ActiveMQ never removes kahadb.log files; no pending messages visible through the JSP interface; how to detect a criminal?
we have ActiveMQ 5.7.0 running on CentOS. About fifty Java programs write and consume queues, about half from the local host, and the rest are scattered across remote clients, with most of them having one consumer per process, but four with 32.
A few days ago ActiveMQ stopped deleting .log files from data / kahadb. On restart, ActiveMQ removes everything from kahadb and then removes nothing while running.
No pending (that is, queued but not deleted) messages are visible through the web interface at [host]: 8161 / admin / queues.jsp. DLQ is empty and removing it does not affect the issue. (Also gleaned from the interface: all connections are active, and none is slow, no subscribers, no bridges, no scheduler.)
Following http://activemq.apache.org/why-do-kahadb-log-files-remain-after-cleanup.html I got this:
| TRACE | Last update: 236: 28401525, full set of gc candidates: [89, 90, 91, 92, 93, 94, 95, 96, 97, 98, 99, 100 <[snip]>, 236 | org.apache.activemq.store.kahadb.MessageDatabase | ActiveMQ Log Work Controller 2014-09-11 08: 50: 03,384 | TRACE | candidates for gc after the first tx: 89: 10178611,  | org.apache.activemq.store.kahadb.MessageDatabase | ActiveMQ Log Work Controller 2014-09-11 08: 50: 03,384 | TRACE | gc candidates:  | org.apache.activemq.store.kahadb.MessageDatabase | ActiveMQ Log Checkpoint worker
where db-89.log is the first log file generated after restarting ActiveMQ and db-236.log is the newest existing file.
There are no other errors or warnings in the ActiveMQ log.
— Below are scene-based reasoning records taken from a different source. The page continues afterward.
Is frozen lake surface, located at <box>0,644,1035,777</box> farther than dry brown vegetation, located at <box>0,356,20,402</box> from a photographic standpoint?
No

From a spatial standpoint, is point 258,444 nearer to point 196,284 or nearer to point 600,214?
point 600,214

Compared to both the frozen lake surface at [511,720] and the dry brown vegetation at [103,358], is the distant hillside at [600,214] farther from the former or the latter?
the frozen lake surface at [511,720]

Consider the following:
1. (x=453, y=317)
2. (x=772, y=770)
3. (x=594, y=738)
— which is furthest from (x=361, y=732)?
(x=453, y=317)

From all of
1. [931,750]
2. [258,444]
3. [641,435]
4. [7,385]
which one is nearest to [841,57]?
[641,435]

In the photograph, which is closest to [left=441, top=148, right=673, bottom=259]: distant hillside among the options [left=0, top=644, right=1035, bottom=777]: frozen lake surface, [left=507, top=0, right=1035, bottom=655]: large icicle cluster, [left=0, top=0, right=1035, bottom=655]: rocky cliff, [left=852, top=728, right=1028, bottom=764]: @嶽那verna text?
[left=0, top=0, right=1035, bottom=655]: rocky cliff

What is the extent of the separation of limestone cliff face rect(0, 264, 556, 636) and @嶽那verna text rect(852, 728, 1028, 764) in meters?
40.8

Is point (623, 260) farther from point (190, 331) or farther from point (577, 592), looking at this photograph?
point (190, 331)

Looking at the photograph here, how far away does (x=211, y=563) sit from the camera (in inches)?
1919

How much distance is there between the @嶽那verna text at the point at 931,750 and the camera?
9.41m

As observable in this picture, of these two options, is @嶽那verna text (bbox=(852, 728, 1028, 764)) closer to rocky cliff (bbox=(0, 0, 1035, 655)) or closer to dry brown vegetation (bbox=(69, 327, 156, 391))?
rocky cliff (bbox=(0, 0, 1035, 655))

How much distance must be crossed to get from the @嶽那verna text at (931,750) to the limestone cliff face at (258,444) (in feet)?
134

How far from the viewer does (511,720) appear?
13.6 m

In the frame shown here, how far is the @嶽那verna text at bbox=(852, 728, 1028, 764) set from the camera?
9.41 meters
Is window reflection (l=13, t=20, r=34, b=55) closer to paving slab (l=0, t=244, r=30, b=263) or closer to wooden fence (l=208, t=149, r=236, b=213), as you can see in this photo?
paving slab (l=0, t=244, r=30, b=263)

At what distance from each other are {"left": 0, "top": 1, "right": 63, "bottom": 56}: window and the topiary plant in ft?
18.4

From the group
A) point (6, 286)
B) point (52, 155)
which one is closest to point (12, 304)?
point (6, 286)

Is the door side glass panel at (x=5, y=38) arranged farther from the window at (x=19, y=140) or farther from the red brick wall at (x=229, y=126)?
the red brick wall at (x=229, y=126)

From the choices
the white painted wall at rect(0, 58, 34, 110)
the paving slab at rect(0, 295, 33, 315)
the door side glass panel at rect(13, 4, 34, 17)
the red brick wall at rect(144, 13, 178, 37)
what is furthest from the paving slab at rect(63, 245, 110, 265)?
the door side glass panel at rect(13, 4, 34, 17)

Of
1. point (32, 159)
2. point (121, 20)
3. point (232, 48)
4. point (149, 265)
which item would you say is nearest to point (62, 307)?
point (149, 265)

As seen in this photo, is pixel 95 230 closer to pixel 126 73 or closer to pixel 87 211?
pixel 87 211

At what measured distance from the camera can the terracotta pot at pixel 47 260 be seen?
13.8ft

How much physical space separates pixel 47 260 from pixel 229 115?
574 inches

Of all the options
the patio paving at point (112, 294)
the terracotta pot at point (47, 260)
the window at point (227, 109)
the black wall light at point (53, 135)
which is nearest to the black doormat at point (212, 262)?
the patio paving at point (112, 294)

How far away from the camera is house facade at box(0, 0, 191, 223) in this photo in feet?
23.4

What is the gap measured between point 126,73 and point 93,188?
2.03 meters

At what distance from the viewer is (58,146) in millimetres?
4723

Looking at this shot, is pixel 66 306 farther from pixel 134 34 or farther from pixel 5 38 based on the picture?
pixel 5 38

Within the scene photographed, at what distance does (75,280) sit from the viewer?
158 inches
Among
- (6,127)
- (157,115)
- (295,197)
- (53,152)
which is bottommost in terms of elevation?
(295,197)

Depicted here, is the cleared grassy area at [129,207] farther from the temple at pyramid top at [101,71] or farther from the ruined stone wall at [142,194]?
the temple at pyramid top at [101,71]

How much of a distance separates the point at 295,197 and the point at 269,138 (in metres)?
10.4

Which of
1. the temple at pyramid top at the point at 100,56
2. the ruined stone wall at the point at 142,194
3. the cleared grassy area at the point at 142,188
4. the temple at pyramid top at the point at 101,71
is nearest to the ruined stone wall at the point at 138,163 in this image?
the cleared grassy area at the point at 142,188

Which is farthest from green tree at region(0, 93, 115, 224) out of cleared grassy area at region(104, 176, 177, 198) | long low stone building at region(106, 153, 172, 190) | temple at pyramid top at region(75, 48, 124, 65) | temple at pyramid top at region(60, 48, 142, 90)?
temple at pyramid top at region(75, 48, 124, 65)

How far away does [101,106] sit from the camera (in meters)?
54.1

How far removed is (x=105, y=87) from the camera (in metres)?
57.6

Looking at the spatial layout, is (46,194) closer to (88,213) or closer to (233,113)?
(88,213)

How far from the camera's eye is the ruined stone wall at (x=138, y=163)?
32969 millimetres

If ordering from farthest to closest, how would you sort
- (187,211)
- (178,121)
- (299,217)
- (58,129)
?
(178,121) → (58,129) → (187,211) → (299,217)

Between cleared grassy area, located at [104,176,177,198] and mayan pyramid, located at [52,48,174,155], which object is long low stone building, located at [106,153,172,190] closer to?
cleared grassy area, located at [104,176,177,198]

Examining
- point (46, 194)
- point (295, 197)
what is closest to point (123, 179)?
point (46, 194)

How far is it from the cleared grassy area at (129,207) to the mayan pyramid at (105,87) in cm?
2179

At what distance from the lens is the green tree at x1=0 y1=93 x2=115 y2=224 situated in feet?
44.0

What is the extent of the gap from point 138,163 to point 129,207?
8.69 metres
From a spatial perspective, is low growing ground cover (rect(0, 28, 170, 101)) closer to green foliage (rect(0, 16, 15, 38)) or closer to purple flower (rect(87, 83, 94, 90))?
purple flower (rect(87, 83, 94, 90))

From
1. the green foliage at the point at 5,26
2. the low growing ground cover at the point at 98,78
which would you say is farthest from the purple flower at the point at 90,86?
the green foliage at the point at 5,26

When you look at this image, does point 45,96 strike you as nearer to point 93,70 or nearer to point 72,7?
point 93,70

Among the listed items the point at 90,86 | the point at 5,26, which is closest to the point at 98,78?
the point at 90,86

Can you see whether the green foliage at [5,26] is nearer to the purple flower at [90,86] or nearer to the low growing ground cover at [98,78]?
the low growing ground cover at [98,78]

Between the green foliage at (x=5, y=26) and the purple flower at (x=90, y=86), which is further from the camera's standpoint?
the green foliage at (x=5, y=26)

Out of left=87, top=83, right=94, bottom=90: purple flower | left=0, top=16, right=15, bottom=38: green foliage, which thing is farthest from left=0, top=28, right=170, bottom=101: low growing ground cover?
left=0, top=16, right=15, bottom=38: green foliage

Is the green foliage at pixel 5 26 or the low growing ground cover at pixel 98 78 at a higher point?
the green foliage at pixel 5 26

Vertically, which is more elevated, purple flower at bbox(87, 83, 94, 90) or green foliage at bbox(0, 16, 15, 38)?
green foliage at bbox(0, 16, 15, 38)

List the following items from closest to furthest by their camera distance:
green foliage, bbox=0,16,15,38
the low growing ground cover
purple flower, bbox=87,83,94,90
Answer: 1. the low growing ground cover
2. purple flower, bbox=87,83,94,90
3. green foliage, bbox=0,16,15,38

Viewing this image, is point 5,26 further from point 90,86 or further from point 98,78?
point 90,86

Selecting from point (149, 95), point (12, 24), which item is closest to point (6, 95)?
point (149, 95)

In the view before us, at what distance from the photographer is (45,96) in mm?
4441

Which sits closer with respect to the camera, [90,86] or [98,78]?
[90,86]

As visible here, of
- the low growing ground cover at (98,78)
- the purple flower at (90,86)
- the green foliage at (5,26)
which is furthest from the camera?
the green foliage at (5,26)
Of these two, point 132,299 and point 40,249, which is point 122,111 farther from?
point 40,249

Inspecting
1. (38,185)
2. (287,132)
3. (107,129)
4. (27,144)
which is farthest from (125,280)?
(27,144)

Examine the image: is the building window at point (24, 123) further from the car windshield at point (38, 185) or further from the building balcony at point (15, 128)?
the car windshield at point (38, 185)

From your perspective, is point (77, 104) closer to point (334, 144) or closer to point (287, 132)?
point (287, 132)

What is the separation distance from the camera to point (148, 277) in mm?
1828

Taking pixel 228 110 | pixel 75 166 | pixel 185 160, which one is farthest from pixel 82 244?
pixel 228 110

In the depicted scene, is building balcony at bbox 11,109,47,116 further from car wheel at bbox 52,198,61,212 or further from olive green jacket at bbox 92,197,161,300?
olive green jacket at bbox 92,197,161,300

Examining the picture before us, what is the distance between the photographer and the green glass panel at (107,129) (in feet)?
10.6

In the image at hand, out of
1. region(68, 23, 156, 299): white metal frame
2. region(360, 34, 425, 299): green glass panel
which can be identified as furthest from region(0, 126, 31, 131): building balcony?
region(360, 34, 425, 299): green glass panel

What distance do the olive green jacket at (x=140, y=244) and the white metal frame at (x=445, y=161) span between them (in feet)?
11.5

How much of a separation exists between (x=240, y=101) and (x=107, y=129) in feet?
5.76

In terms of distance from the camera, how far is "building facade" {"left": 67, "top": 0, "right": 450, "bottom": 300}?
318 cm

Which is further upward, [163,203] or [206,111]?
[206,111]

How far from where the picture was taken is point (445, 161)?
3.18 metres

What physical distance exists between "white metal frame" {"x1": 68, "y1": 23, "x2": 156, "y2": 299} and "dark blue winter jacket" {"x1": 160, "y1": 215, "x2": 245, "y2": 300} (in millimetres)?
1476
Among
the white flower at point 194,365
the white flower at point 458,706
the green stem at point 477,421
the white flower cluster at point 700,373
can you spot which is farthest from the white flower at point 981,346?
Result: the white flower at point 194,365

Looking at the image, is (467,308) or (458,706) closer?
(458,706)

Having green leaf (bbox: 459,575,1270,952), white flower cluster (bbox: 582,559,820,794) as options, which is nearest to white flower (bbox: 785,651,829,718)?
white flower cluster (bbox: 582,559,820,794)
There are no consistently flagged exceptions for programs using queues. My corporate programs on localhost release transactions according to their logs. If the third party program doesn't free the transaction, then I don't know how to find it.
With all this in mind, how can I identify or narrow down the possible cause of the problem? What additional information would be helpful?
As an additional restriction, access to client computers and their programs is a business issue. I have no accounts and administrators are located in different countries, which slows down communication. If I have to contact them, I would like to provide them with all the information possible.
source to share
We solved the problem by researching the ActiveMQ source code to understand the snippet:
gc candidates after first tx: 89: 10178611
Turns off, 89 is the log file name (db-89.log) and 10178611 is the offset in the file. So we dumped the log file:
xxd -g1 db-89.log | less
then we did a text search for our offset (converted to hex). The dump had a human-readable name for the queue with the hanging transaction and the server it came from.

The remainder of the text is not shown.